Selected excerpt ->
-=-=-=-=-
# Introduction to Webscraping in Python
Webscraping is the process of automating information collection from the internet. Think back to the Iris DataFrame that we used in the Pandas introduction. This data had to be collected by hand by the creater measuring each aspect of the flower and recording that information. Through webscraping we can programmatically collect information from webpages and eliminate the bulk of manual data collection.

## Introduction
All websites are structured using HTML code to arrange and design the elements on the page. You can see this structure if you use the inspect element on a page. For this walk through we are going to be using the requests and beautiful soup libraries. The requests library allows you to access a website's content which will then input into beautiful soup. BSoup allows you to parse the HTML tree that is collected by the requests library. For an example visit this website: 
https://www.tdcj.texas.gov/death_row/dr_executed_offenders.html

If you inspect element the page the right-hand tab on the side will pop up which shows the HTML tree. This code relates everything on the webpage to each other. Lets start with requesting a website and looking at unparsed HTML. 

In [1]:
### NEW CODE ###
!pip install bs4
!pip install requests
from bs4 import BeautifulSoup
import requests

url = 'https://www.tdcj.texas.gov/death_row/dr_executed_offenders.html'
website_proper = requests.get(url)
soup = BeautifulSoup(website_proper.text, 'html.parser')



We can see here that we had to add the suffix ".text" to the end of our "website_proper" object. If we did not do this we would get a response error. This function (.text) will be used later on as well and should just be identified as a method of extracting text from a webpage. We can now verify that we have the website's "soup" by printing the soup variable in the below cell. 

In [2]:
### NEW CODE ###
print(soup)

<!DOCTYPE html>

<html lang="en-US"><!-- InstanceBegin template="/Templates/generic_inside.dwt" codeOutsideHTMLIsLocked="false" -->
<head>
<meta charset="utf-8"/>
<meta content="width=device-width, initial-scale=1" name="viewport"/>
<!-- stylesheet: global -->
<link href="/stylesheets/global.css" rel="stylesheet"/>
<!-- stylesheet: page-specific -->
<link href="/stylesheets/content.css" rel="stylesheet"/>
<link href="/stylesheets/menu_style.css" rel="stylesheet"/>
<!-- InstanceBeginEditable name="stylesheets" -->
<!-- InstanceEndEditable -->
<!-- jQuery library (if CDN fails, use local copy) -->
<script src="/javascripts/jquery.min.js" type="text/javascript"></script><!-- ver 3.5.1 -->
<!-- javascripts -->
<script src="/javascripts/google_analytics.js" type="text/javascript"></script>
<script src="/javascripts/google_analytics_all.js" type="text/javascript"></script>
<script src="/javascripts/google_search.js" type="text/javascript"></script>
<script src="/javascripts/google_translate.
-=-=-=-=-
Data extracts ->
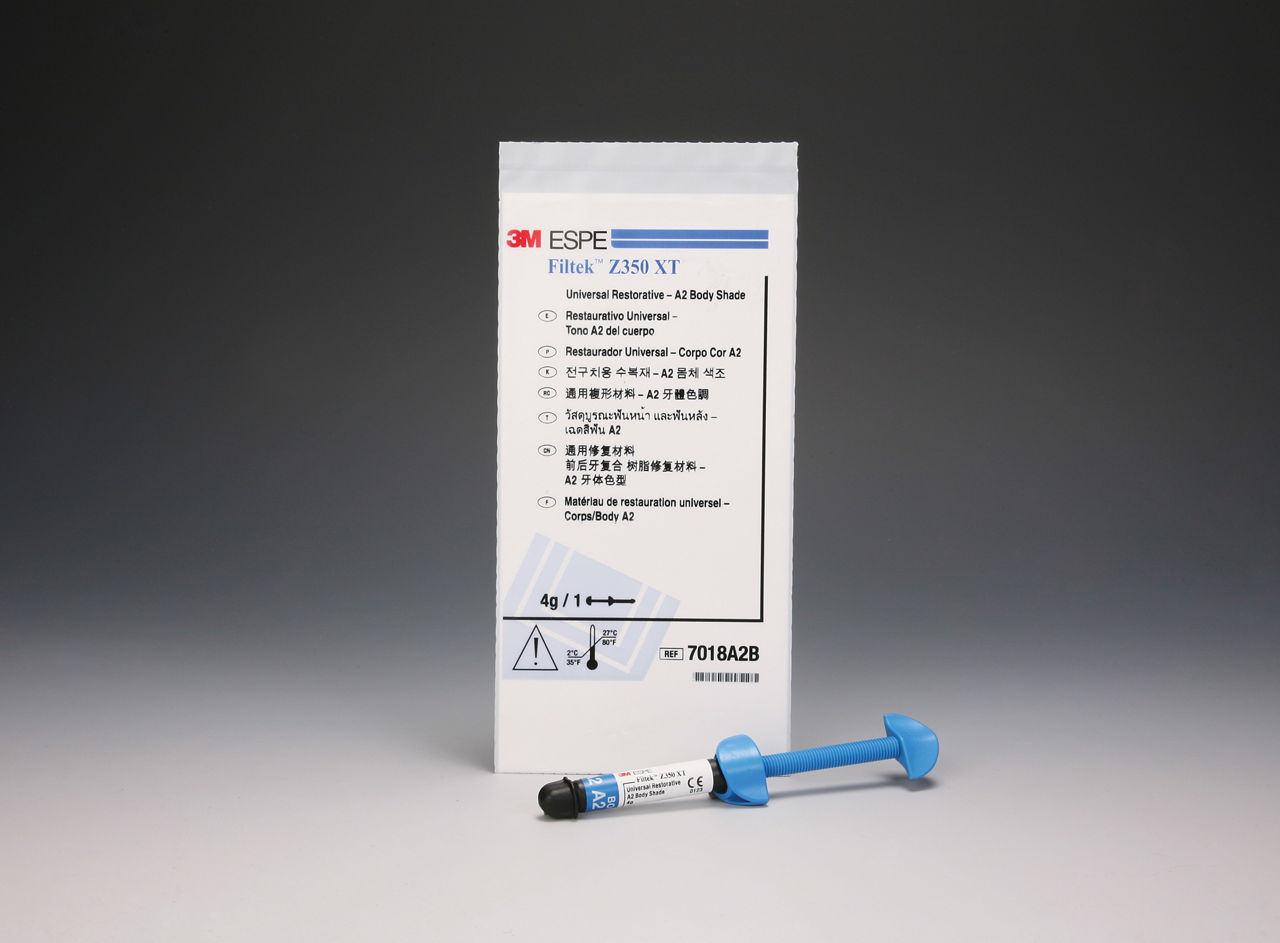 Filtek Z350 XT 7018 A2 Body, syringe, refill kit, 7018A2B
-=-=-=-=-
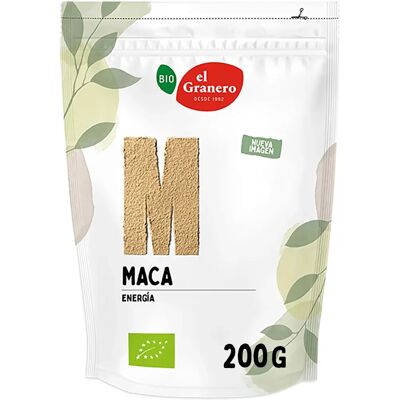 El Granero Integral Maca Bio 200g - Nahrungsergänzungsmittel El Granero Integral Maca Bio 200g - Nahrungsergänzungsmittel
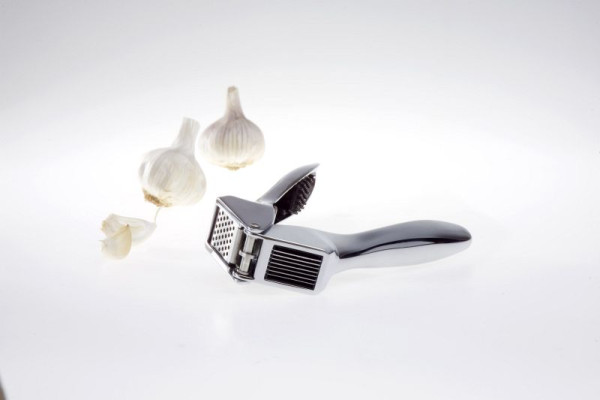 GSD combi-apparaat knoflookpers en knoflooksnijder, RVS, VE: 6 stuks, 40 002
-=-=-=-=-
Instructions ->
a) From the webscraping tutorial, reproduce word for word the part that opens with the words containing "If you inspect" and closes with "at unparsed HTML.".
b) For each statement, answer yes or no to whether it agrees with the webscraping tutorial, and quote the words from the tutorial that decide it. (i) The requests library is what parses the HTML tree. (ii) Leaving ".text" off the "website_proper" object would cause a response error. (iii) The Iris data had to be collected by hand.

Your written answers ->
a)
If you inspect element the page the right-hand tab on the side will pop up which shows the HTML tree. This code relates everything on the webpage to each other. Lets start with requesting a website and looking at unparsed HTML.

b)
(i) No: "BSoup allows you to parse the HTML tree that is collected by the requests library."
(ii) Yes: "If we did not do this we would get a response error."
(iii) Yes: "This data had to be collected by hand"